If I came out, I’m 95% sure I’d get disowned. So, if I do want to be truly myself, I’m gonna have to wait a couple years, after I’ve graduated and have enough money to support myself.
At school I’m that happy, smart, funny girl that everyone know is gonna be heard girl. You know the saying “the happiest people are usually the saddest people,” well that pretty much sums up me in school. Now although being like this is a good distraction from what I’m really going through, it’s so tiring putting on a mask everyday.

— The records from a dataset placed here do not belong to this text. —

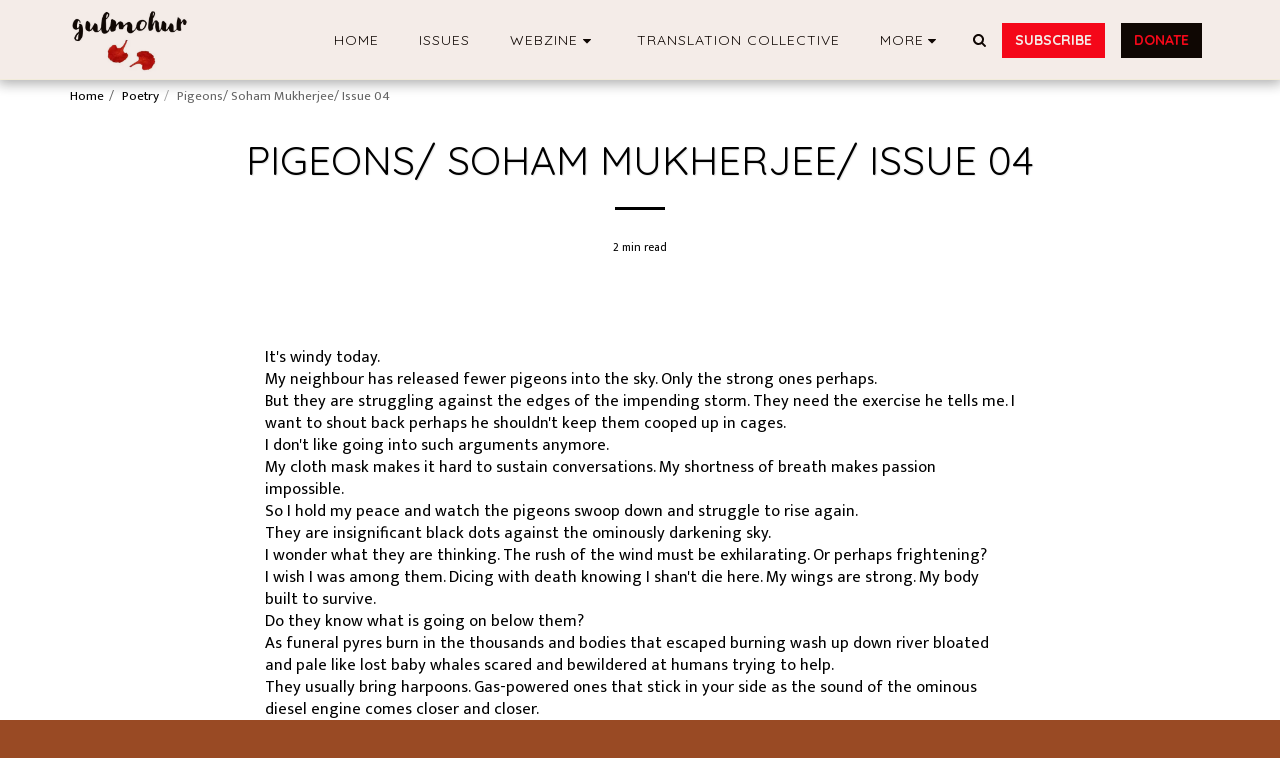

--- FILE ---
content_type: image/svg+xml
request_url: https://images.cdn-files-a.com/ready_uploads/svg/handout5f22b37790623.svg?v=3
body_size: 166
content:
<svg xmlns="http://www.w3.org/2000/svg" viewBox="0 0 64 64" width="64" height="64"><g class="nc-icon-wrapper" stroke="none" fill="#111111"><path data-color="color-2" d="M24,3c-4.963,0-9,4.037-9,9s4.037,9,9,9s9-4.037,9-9S28.963,3,24,3z M27,13h-6 c-0.553,0-1-0.447-1-1s0.447-1,1-1h6c0.553,0,1,0.447,1,1S27.553,13,27,13z"></path> <path data-color="color-2" d="M48,15c-4.963,0-9,4.037-9,9s4.037,9,9,9s9-4.037,9-9S52.963,15,48,15z M51,25h-6 c-0.553,0-1-0.447-1-1s0.447-1,1-1h6c0.553,0,1,0.447,1,1S51.553,25,51,25z"></path> <path fill="#111111" d="M57.925,44.991l-23.892,2.078c-2.212,0.192-4.43-0.295-6.357-1.396l-6.585-3.763h15.365 c2.058,0,3.726-1.668,3.726-3.726c0-1.793-1.277-3.332-3.039-3.662l-13.796-2.587C20.032,31.313,16.667,31,13.294,31H2v19.744 l22.431,9.351c2.483,0.931,5.23,0.918,7.757,0.28L62,48.727v-0.001C62,46.527,60.116,44.8,57.925,44.991z"></path></g></svg>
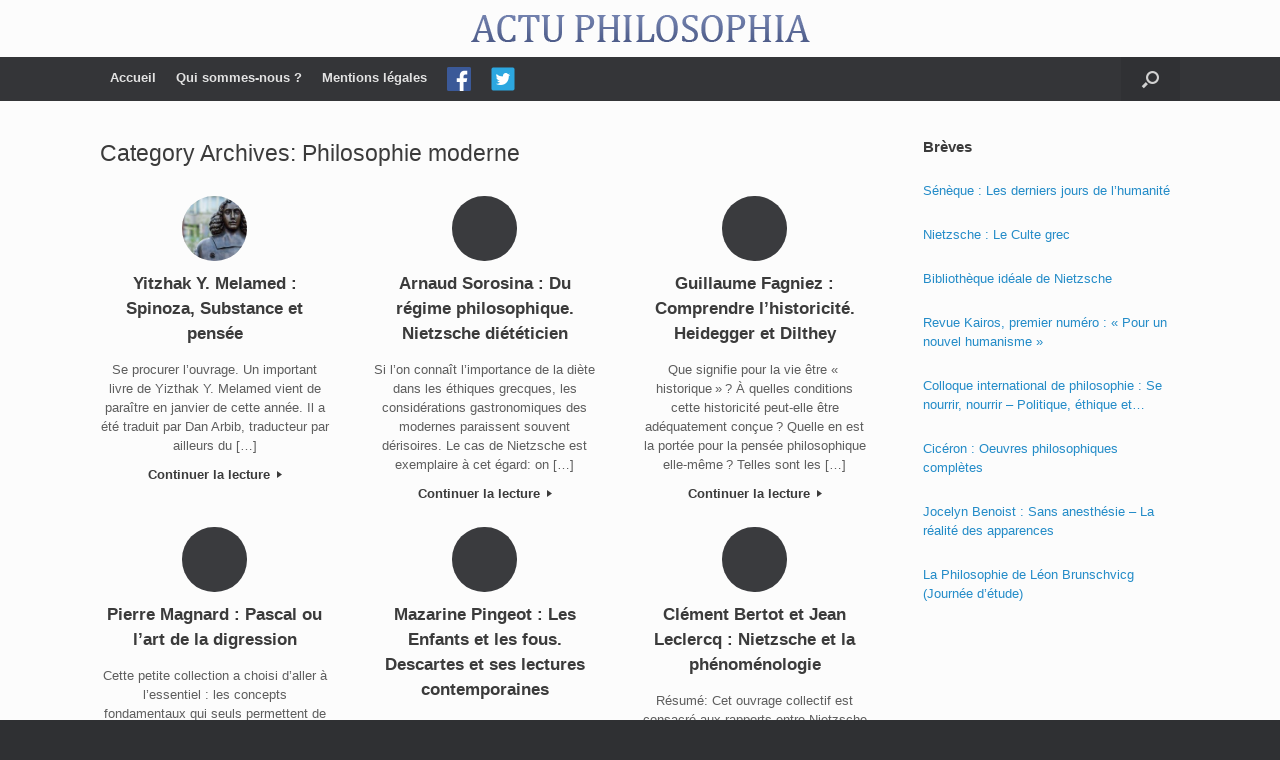

--- FILE ---
content_type: text/css; charset=utf-8
request_url: https://fonts.googleapis.com/css?family=EB+Garamond:400&display=block
body_size: 361
content:
/* cyrillic-ext */
@font-face {
  font-family: 'EB Garamond';
  font-style: normal;
  font-weight: 400;
  font-display: block;
  src: url(https://fonts.gstatic.com/s/ebgaramond/v32/SlGDmQSNjdsmc35JDF1K5E55YMjF_7DPuGi-6_RkCY9_WamXgHlIbvw.woff2) format('woff2');
  unicode-range: U+0460-052F, U+1C80-1C8A, U+20B4, U+2DE0-2DFF, U+A640-A69F, U+FE2E-FE2F;
}
/* cyrillic */
@font-face {
  font-family: 'EB Garamond';
  font-style: normal;
  font-weight: 400;
  font-display: block;
  src: url(https://fonts.gstatic.com/s/ebgaramond/v32/SlGDmQSNjdsmc35JDF1K5E55YMjF_7DPuGi-6_RkAI9_WamXgHlIbvw.woff2) format('woff2');
  unicode-range: U+0301, U+0400-045F, U+0490-0491, U+04B0-04B1, U+2116;
}
/* greek-ext */
@font-face {
  font-family: 'EB Garamond';
  font-style: normal;
  font-weight: 400;
  font-display: block;
  src: url(https://fonts.gstatic.com/s/ebgaramond/v32/SlGDmQSNjdsmc35JDF1K5E55YMjF_7DPuGi-6_RkCI9_WamXgHlIbvw.woff2) format('woff2');
  unicode-range: U+1F00-1FFF;
}
/* greek */
@font-face {
  font-family: 'EB Garamond';
  font-style: normal;
  font-weight: 400;
  font-display: block;
  src: url(https://fonts.gstatic.com/s/ebgaramond/v32/SlGDmQSNjdsmc35JDF1K5E55YMjF_7DPuGi-6_RkB49_WamXgHlIbvw.woff2) format('woff2');
  unicode-range: U+0370-0377, U+037A-037F, U+0384-038A, U+038C, U+038E-03A1, U+03A3-03FF;
}
/* vietnamese */
@font-face {
  font-family: 'EB Garamond';
  font-style: normal;
  font-weight: 400;
  font-display: block;
  src: url(https://fonts.gstatic.com/s/ebgaramond/v32/SlGDmQSNjdsmc35JDF1K5E55YMjF_7DPuGi-6_RkC49_WamXgHlIbvw.woff2) format('woff2');
  unicode-range: U+0102-0103, U+0110-0111, U+0128-0129, U+0168-0169, U+01A0-01A1, U+01AF-01B0, U+0300-0301, U+0303-0304, U+0308-0309, U+0323, U+0329, U+1EA0-1EF9, U+20AB;
}
/* latin-ext */
@font-face {
  font-family: 'EB Garamond';
  font-style: normal;
  font-weight: 400;
  font-display: block;
  src: url(https://fonts.gstatic.com/s/ebgaramond/v32/SlGDmQSNjdsmc35JDF1K5E55YMjF_7DPuGi-6_RkCo9_WamXgHlIbvw.woff2) format('woff2');
  unicode-range: U+0100-02BA, U+02BD-02C5, U+02C7-02CC, U+02CE-02D7, U+02DD-02FF, U+0304, U+0308, U+0329, U+1D00-1DBF, U+1E00-1E9F, U+1EF2-1EFF, U+2020, U+20A0-20AB, U+20AD-20C0, U+2113, U+2C60-2C7F, U+A720-A7FF;
}
/* latin */
@font-face {
  font-family: 'EB Garamond';
  font-style: normal;
  font-weight: 400;
  font-display: block;
  src: url(https://fonts.gstatic.com/s/ebgaramond/v32/SlGDmQSNjdsmc35JDF1K5E55YMjF_7DPuGi-6_RkBI9_WamXgHlI.woff2) format('woff2');
  unicode-range: U+0000-00FF, U+0131, U+0152-0153, U+02BB-02BC, U+02C6, U+02DA, U+02DC, U+0304, U+0308, U+0329, U+2000-206F, U+20AC, U+2122, U+2191, U+2193, U+2212, U+2215, U+FEFF, U+FFFD;
}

At home I probably say less than 5 full sentences a day. To sum it up, I am the complete opposite from school, I’m quite and moody. I’m very distant from my family and ignore them so much that I get yelled at for not talking and yelled at to smile more (which only makes me wanna smile less). I treat my family like this because I’m mad at them. I’m mad at these people because they’re supposed to love me unconditionally, they’re supposed to be the ones I go to for help, they’re supposed to be my home but my “home” is furtherest thing from a home. I hate these people but then again I can’t because they’re “family.”
Everyday in the closet I feel so alone and isolated. Some days I feel so hopeless, like I have nothing to live for. I’m so exhausted of feeling this way and everyday I get worse and worse, which is why I came to reach out. I need a safe space to talk about my issues because I can’t keep handling everything by myself, I’ll literally go insane.
I just can’t wait till I’m older and I’ll be free from my family but in the mean time I’m here. I hope someone will see this post because I don’t know how much longer I can handle doing this alone. Someone please reply and make me feel seen and accepted.